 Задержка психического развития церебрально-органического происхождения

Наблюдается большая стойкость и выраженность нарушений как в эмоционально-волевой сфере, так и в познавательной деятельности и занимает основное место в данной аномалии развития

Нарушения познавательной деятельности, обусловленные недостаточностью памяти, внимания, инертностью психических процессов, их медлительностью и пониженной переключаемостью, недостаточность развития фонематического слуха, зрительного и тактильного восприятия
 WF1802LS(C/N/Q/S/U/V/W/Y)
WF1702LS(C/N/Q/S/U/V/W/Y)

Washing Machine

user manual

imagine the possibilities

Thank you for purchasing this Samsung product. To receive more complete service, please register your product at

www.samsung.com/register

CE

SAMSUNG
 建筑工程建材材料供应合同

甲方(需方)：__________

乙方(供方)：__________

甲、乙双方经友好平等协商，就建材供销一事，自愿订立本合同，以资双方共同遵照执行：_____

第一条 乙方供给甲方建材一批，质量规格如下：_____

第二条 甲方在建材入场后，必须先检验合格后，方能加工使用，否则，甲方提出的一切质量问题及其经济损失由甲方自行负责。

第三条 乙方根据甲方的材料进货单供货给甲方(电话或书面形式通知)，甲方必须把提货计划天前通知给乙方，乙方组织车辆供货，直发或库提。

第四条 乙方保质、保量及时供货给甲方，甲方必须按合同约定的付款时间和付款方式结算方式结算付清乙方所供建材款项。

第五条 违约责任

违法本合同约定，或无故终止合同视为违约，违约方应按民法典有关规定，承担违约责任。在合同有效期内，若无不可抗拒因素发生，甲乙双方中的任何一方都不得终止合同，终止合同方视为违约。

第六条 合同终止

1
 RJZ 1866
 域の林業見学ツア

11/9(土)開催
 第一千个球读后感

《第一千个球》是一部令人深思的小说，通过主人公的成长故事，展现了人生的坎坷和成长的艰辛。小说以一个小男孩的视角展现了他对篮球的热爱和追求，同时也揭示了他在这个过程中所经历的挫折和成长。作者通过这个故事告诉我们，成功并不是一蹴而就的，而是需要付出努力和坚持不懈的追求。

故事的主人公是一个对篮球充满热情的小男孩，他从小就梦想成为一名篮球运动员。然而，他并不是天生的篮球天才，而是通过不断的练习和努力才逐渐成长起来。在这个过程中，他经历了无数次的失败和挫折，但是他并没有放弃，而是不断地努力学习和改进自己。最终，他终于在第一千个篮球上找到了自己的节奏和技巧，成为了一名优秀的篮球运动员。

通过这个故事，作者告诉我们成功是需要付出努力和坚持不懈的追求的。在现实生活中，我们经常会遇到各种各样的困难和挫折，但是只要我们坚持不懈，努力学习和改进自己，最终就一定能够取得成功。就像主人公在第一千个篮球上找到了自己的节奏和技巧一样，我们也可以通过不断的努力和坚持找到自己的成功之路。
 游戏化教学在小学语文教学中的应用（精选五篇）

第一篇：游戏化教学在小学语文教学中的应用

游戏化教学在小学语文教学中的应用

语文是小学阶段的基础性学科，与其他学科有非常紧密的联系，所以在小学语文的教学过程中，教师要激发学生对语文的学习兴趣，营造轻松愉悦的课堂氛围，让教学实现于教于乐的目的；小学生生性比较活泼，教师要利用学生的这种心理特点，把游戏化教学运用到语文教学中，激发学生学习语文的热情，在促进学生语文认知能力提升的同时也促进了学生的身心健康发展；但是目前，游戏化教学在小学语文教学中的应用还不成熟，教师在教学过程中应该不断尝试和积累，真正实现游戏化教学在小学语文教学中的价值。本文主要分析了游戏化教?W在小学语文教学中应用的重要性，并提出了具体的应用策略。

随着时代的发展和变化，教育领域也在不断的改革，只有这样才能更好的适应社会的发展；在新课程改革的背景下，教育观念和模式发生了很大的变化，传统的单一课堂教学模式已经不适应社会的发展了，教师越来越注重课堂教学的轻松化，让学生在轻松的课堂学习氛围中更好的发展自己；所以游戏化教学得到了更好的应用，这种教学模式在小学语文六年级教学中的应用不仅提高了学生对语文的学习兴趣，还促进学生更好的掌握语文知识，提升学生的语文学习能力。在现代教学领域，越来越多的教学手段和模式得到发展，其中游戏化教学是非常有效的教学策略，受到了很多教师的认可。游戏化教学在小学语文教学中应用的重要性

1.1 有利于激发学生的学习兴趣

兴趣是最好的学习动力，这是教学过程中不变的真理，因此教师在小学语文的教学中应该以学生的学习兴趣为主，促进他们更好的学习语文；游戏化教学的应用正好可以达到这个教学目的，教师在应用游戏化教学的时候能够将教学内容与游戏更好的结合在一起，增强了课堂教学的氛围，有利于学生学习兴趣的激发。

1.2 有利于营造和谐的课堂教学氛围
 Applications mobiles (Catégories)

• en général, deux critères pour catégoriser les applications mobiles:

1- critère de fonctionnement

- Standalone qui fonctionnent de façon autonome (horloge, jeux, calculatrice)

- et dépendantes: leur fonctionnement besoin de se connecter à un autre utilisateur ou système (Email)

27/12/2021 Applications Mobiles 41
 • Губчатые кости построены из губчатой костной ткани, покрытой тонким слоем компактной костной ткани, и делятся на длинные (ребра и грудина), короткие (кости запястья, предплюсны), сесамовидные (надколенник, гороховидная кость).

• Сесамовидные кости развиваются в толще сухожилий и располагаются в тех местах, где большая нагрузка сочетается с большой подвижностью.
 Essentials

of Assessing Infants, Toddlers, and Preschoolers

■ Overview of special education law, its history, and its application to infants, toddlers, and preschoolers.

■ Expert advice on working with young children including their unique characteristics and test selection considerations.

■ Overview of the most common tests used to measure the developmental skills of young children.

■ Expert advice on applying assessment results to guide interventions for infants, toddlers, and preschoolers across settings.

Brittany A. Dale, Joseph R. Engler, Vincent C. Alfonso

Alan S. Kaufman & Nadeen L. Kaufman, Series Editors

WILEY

● ● ● ●

**Work item**
Although the records may continue, retype only the lines from the first one through the one containing "第一条 乙方供给甲方建材一批，质量规格如下：_____", exactly as they appear.

**Solution to this task**
 Задержка психического развития церебрально-органического происхождения

Наблюдается большая стойкость и выраженность нарушений как в эмоционально-волевой сфере, так и в познавательной деятельности и занимает основное место в данной аномалии развития

Нарушения познавательной деятельности, обусловленные недостаточностью памяти, внимания, инертностью психических процессов, их медлительностью и пониженной переключаемостью, недостаточность развития фонематического слуха, зрительного и тактильного восприятия
 WF1802LS(C/N/Q/S/U/V/W/Y)
WF1702LS(C/N/Q/S/U/V/W/Y)

Washing Machine

user manual

imagine the possibilities

Thank you for purchasing this Samsung product. To receive more complete service, please register your product at

www.samsung.com/register

CE

SAMSUNG
 建筑工程建材材料供应合同

甲方(需方)：__________

乙方(供方)：__________

甲、乙双方经友好平等协商，就建材供销一事，自愿订立本合同，以资双方共同遵照执行：_____

第一条 乙方供给甲方建材一批，质量规格如下：_____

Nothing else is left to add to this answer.